— Start —

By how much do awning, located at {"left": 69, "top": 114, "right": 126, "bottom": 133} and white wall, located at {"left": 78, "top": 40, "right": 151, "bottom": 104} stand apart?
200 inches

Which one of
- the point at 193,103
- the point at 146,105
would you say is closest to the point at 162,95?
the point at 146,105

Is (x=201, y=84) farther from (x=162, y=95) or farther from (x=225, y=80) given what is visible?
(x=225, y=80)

— End —

* DESCRIPTION OF THE TASK
Rewrite all the records above, changing "located at" to "positioned at" wherever it appears and leaving everything else the same.

* FULL OUTPUT
By how much do awning, positioned at {"left": 69, "top": 114, "right": 126, "bottom": 133} and white wall, positioned at {"left": 78, "top": 40, "right": 151, "bottom": 104} stand apart?
200 inches

Which one of
- the point at 193,103
- the point at 146,105
would you say is closest to the point at 162,95?
the point at 146,105

Is (x=201, y=84) farther from (x=162, y=95) or farther from (x=225, y=80) given what is visible?
(x=225, y=80)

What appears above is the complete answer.